The LTA is a cap on the amount which someone can put into their individual pension and get the tax benefits associated with a pension. The LTA had been set at £1,073,100 limit and until the budget was due to be fixed until 2026. This applies to private pensions, but does not include the state pension. Jeremy Hunt announced the additional tax charge that was levied on pensions savings above the LTA will be withdrawn from 6 April 2023. The LTA will then be fully eliminated from April 2024.
What about the annual allowance?
The annual allowance (AA) is the cap on pension contributions that an individual can pay into their pensions each year and receive tax relief. The AA has currently been set at £40,000. The chancellor has boosted this to £60,000 from 6 April. There is also something called the Money Purchase Annual Allowance (MPAA), which is also being increased. This is the limit you can pay into a pension, and get tax relief if you have already taken some benefits from a money purchase pension. The MPAA cap is currently £4,000 a year, but the chancellor is greatly increasing this to £10,000 from 6 April.
What does it mean for savers?
Pensions have been considering a great savings vehicle for retirement due to the tax advantages. This change has cemented that position and extended it, meaning we can really focus on creating the kind of retirements we all dream of.
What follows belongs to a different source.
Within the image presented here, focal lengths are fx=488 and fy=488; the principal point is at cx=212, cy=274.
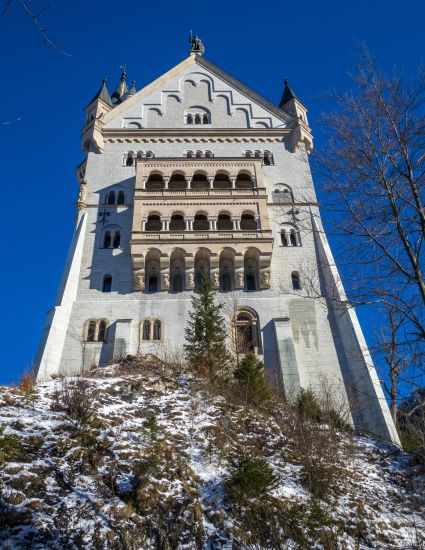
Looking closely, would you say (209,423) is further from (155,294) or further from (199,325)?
(155,294)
Levels and bases of, and reliefs from taxation are subject to change and their value depends on the individual circumstances of the investor. Your pension income could also be affected by the interest rates at the time you take your benefits. The tax implications of pension withdrawals will be based on your individual circumstances, tax legislation and regulation which are subject to change in the future. This guide is for information purposes and does not constitute financial advice, which should be based on your individual circumstances.